After a full year of noncompliance by the Spanish government with a May 2016 court ruling that ordered the exhumation of the remains of two brothers buried at the sprawling Valle de los Caidos (Valley of the Fallen) mausoleum outside Madrid, a family member of the two men has filed a legal complaint with the United Nations in an effort to force the government to disinter the men’s remains and turn them over to the family for a proper burial.

The two men, brothers Manuel and Antonio Lapeña Altabas, both civilian trade union members and supporters of the Republican government, were executed by firing squad in October 1936 after the military uprising by forces led by Gen. Francisco Franco  and buried in Zaragoza. In 1959, their remains were transferred on the orders of Franco along with those of thousands of other Republicans killed during and after the war and reburied at the Valley of the Fallen mausoleum complex, where Franco’s own remains are buried alongside an altar in the Catholic basilica, effectively allowing the former dictator to preside over the remains of thousands of his victims to this day.

Despite a clear ruling last May by a Madrid court recognizing the right of the Lapeña to have the two men’s remains returned to them for a decent burial, the conservative Partido Popular (PP) government of President Mariano Rajoy has not complied with the court ruling.

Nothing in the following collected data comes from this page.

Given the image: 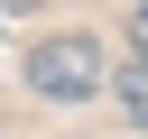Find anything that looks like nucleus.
<instances>
[{
	"instance_id": "obj_1",
	"label": "nucleus",
	"mask_w": 148,
	"mask_h": 139,
	"mask_svg": "<svg viewBox=\"0 0 148 139\" xmlns=\"http://www.w3.org/2000/svg\"><path fill=\"white\" fill-rule=\"evenodd\" d=\"M18 74H28L37 102H102V93H111V56H102L92 28H56V37H37Z\"/></svg>"
},
{
	"instance_id": "obj_2",
	"label": "nucleus",
	"mask_w": 148,
	"mask_h": 139,
	"mask_svg": "<svg viewBox=\"0 0 148 139\" xmlns=\"http://www.w3.org/2000/svg\"><path fill=\"white\" fill-rule=\"evenodd\" d=\"M111 102L148 130V46H139V65H120V74H111Z\"/></svg>"
},
{
	"instance_id": "obj_3",
	"label": "nucleus",
	"mask_w": 148,
	"mask_h": 139,
	"mask_svg": "<svg viewBox=\"0 0 148 139\" xmlns=\"http://www.w3.org/2000/svg\"><path fill=\"white\" fill-rule=\"evenodd\" d=\"M28 9H37V0H0V19H28Z\"/></svg>"
},
{
	"instance_id": "obj_4",
	"label": "nucleus",
	"mask_w": 148,
	"mask_h": 139,
	"mask_svg": "<svg viewBox=\"0 0 148 139\" xmlns=\"http://www.w3.org/2000/svg\"><path fill=\"white\" fill-rule=\"evenodd\" d=\"M139 46H148V0H139Z\"/></svg>"
}]
</instances>
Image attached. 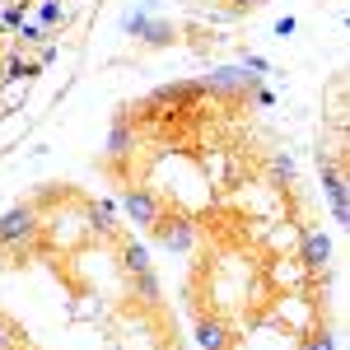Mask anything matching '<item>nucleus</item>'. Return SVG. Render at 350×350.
I'll use <instances>...</instances> for the list:
<instances>
[{
    "instance_id": "9b49d317",
    "label": "nucleus",
    "mask_w": 350,
    "mask_h": 350,
    "mask_svg": "<svg viewBox=\"0 0 350 350\" xmlns=\"http://www.w3.org/2000/svg\"><path fill=\"white\" fill-rule=\"evenodd\" d=\"M112 219H117V211H112L108 201H94V206H89V224H94V229H112Z\"/></svg>"
},
{
    "instance_id": "412c9836",
    "label": "nucleus",
    "mask_w": 350,
    "mask_h": 350,
    "mask_svg": "<svg viewBox=\"0 0 350 350\" xmlns=\"http://www.w3.org/2000/svg\"><path fill=\"white\" fill-rule=\"evenodd\" d=\"M0 89H5V70H0Z\"/></svg>"
},
{
    "instance_id": "f257e3e1",
    "label": "nucleus",
    "mask_w": 350,
    "mask_h": 350,
    "mask_svg": "<svg viewBox=\"0 0 350 350\" xmlns=\"http://www.w3.org/2000/svg\"><path fill=\"white\" fill-rule=\"evenodd\" d=\"M38 234V211L33 206H14L0 215V247H24Z\"/></svg>"
},
{
    "instance_id": "1a4fd4ad",
    "label": "nucleus",
    "mask_w": 350,
    "mask_h": 350,
    "mask_svg": "<svg viewBox=\"0 0 350 350\" xmlns=\"http://www.w3.org/2000/svg\"><path fill=\"white\" fill-rule=\"evenodd\" d=\"M38 70H42V66H38V61H24V56H14V61H10V66H5V84L33 80V75H38Z\"/></svg>"
},
{
    "instance_id": "9d476101",
    "label": "nucleus",
    "mask_w": 350,
    "mask_h": 350,
    "mask_svg": "<svg viewBox=\"0 0 350 350\" xmlns=\"http://www.w3.org/2000/svg\"><path fill=\"white\" fill-rule=\"evenodd\" d=\"M122 262H126V271H150V252H145V247H140V243H126V247H122Z\"/></svg>"
},
{
    "instance_id": "39448f33",
    "label": "nucleus",
    "mask_w": 350,
    "mask_h": 350,
    "mask_svg": "<svg viewBox=\"0 0 350 350\" xmlns=\"http://www.w3.org/2000/svg\"><path fill=\"white\" fill-rule=\"evenodd\" d=\"M304 267H327L332 262V234L327 229H304Z\"/></svg>"
},
{
    "instance_id": "6e6552de",
    "label": "nucleus",
    "mask_w": 350,
    "mask_h": 350,
    "mask_svg": "<svg viewBox=\"0 0 350 350\" xmlns=\"http://www.w3.org/2000/svg\"><path fill=\"white\" fill-rule=\"evenodd\" d=\"M56 24H66V5H61V0H38V28L52 33Z\"/></svg>"
},
{
    "instance_id": "a211bd4d",
    "label": "nucleus",
    "mask_w": 350,
    "mask_h": 350,
    "mask_svg": "<svg viewBox=\"0 0 350 350\" xmlns=\"http://www.w3.org/2000/svg\"><path fill=\"white\" fill-rule=\"evenodd\" d=\"M295 19H290V14H285V19H280V24H275V38H290V33H295Z\"/></svg>"
},
{
    "instance_id": "ddd939ff",
    "label": "nucleus",
    "mask_w": 350,
    "mask_h": 350,
    "mask_svg": "<svg viewBox=\"0 0 350 350\" xmlns=\"http://www.w3.org/2000/svg\"><path fill=\"white\" fill-rule=\"evenodd\" d=\"M108 145H112V154H126V150H131V131H126V122H117V126H112Z\"/></svg>"
},
{
    "instance_id": "aec40b11",
    "label": "nucleus",
    "mask_w": 350,
    "mask_h": 350,
    "mask_svg": "<svg viewBox=\"0 0 350 350\" xmlns=\"http://www.w3.org/2000/svg\"><path fill=\"white\" fill-rule=\"evenodd\" d=\"M5 346H10V336H5V327H0V350H5Z\"/></svg>"
},
{
    "instance_id": "423d86ee",
    "label": "nucleus",
    "mask_w": 350,
    "mask_h": 350,
    "mask_svg": "<svg viewBox=\"0 0 350 350\" xmlns=\"http://www.w3.org/2000/svg\"><path fill=\"white\" fill-rule=\"evenodd\" d=\"M323 187H327V201H332V219L346 224V178H341V168H327Z\"/></svg>"
},
{
    "instance_id": "f8f14e48",
    "label": "nucleus",
    "mask_w": 350,
    "mask_h": 350,
    "mask_svg": "<svg viewBox=\"0 0 350 350\" xmlns=\"http://www.w3.org/2000/svg\"><path fill=\"white\" fill-rule=\"evenodd\" d=\"M271 178L295 183V159H290V154H275V159H271Z\"/></svg>"
},
{
    "instance_id": "7ed1b4c3",
    "label": "nucleus",
    "mask_w": 350,
    "mask_h": 350,
    "mask_svg": "<svg viewBox=\"0 0 350 350\" xmlns=\"http://www.w3.org/2000/svg\"><path fill=\"white\" fill-rule=\"evenodd\" d=\"M206 84H211L215 94H247V89H257V75H247L243 66H224V70H215Z\"/></svg>"
},
{
    "instance_id": "5701e85b",
    "label": "nucleus",
    "mask_w": 350,
    "mask_h": 350,
    "mask_svg": "<svg viewBox=\"0 0 350 350\" xmlns=\"http://www.w3.org/2000/svg\"><path fill=\"white\" fill-rule=\"evenodd\" d=\"M0 52H5V47H0Z\"/></svg>"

Faced with the government’s intransigence, an attorney for María Purificación Lapeña Garrido, the granddaughter and great-niece of the two men, has filed a complaint with the United Nations claiming that Spain is in violation of Article 3 of the United Nations’ International Covenant on Civil and Political Rights (ICCPR), adopted by the UN General Assembly in 1966 and en force since 1976. Spain became a signatory to the accord in September 1976. The UN has six months to rule on the complaint.